Roms en Val de Marne : réponses politiques et actions concrètes

Comment réagir à la présence des 1500 à plus de 2000 Roms installés dans des campements de fortune dans le Val de Marne ? Quelle position adopter entre fermeté vis à vis d’installations illégales et humanisme envers une population déjà stigmatisée dans son pays d’origine ? Avec quels moyens et dans quelle limite ? Tel est le casse-tête des élus locaux comme des associatifs.

Alors que la question des campements de Roms en France a ressurgi dans l’actualité de l’été avec la reprise des expulsions et la réunion interministérielle visant à assouplir les conditions de travail des ressortissants roumains et bulgares, le Val de Marne, qui compte entre 1500 et un peu plus de 2000 Roms selon les associatifs, figure parmi les territoires les plus concernés par ce débat. Plus d’une vingtaine de sites du département accueillent de quelques personnes à plusieurs centaines et les chiffres sont en constante progression.

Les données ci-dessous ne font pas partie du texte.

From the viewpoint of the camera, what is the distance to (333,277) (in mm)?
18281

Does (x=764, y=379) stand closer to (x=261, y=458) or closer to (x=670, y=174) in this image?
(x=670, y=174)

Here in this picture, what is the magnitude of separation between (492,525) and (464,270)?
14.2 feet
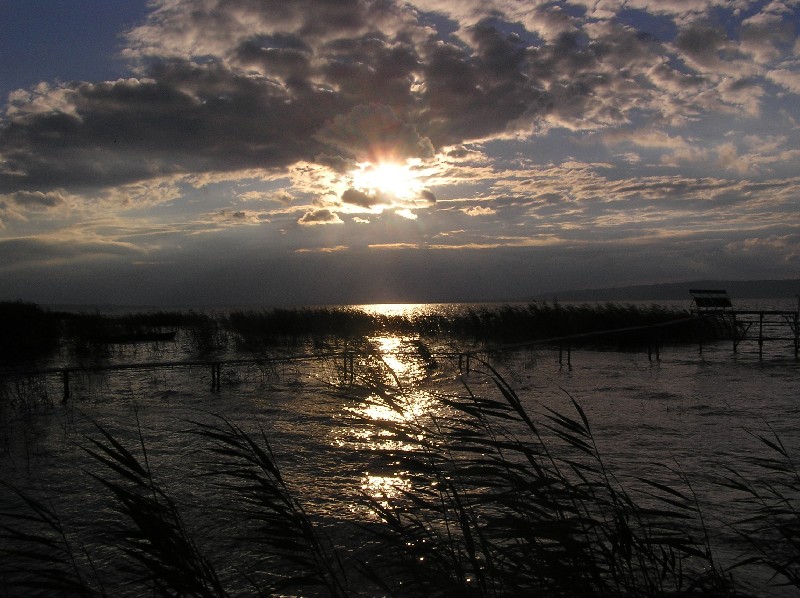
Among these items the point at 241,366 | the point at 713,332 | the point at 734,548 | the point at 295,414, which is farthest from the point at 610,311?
the point at 734,548

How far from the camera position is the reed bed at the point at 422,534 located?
2.72 meters

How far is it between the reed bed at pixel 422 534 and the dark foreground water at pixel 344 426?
9cm

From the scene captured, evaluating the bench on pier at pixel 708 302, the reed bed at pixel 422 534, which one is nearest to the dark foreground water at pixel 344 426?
the reed bed at pixel 422 534

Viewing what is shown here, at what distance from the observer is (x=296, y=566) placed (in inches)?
185

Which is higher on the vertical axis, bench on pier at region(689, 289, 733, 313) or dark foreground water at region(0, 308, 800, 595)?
bench on pier at region(689, 289, 733, 313)

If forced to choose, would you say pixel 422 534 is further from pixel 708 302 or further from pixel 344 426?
pixel 708 302

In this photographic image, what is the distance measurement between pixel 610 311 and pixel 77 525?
1109 inches

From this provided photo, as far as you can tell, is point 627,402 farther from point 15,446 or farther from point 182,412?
point 15,446

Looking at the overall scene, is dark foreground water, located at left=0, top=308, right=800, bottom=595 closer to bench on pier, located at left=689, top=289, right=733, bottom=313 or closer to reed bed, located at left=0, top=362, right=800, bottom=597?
reed bed, located at left=0, top=362, right=800, bottom=597

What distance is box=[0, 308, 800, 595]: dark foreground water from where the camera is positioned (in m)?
5.23

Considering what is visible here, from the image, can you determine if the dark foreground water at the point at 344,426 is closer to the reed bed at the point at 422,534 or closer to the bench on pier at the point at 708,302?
the reed bed at the point at 422,534

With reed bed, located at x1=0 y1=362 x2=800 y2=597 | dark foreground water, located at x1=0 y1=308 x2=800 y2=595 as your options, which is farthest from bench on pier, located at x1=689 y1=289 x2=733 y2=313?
reed bed, located at x1=0 y1=362 x2=800 y2=597

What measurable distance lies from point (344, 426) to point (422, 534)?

Dans les terrains les plus importants, comme à Ivry sur Seine ou Sucy en Brie, la population augmente régulièrement, alimentée à la fois des expulsions de camps voisins (notamment de l’Essonne, La Seine et Marne ou la Seine Saint Denis) et de nouvelles arrivées directement de Roumanie.

Composée de clans familiaux plus ou moins étendus, cette population venue en France pour mettre les enfants à l’école, bénéficier de meilleures conditions économiques et fuir les discriminations dont ils sont victimes dans leur pays d’origine (Roumanie ou Bulgarie), s’installe en périphérie des communes, sur des terrains provisoirement non occupés mais non prévus à cet usage. Des installations sauvages qui posent des problèmes de salubrité publique (pas de système d’assainissement ni d’évacuation des déchets) et de sécurité (feux sur place, prise d’électricité directement aux poteaux électriques), mais qui constituent en même temps le seul refuge pour ces personnes. Face à ces nouveaux bidonvilles, les réactions vont de l’empathie au rejet. Les réponses politiques, elles, offrent un clivage gauche-droite clairement marqué.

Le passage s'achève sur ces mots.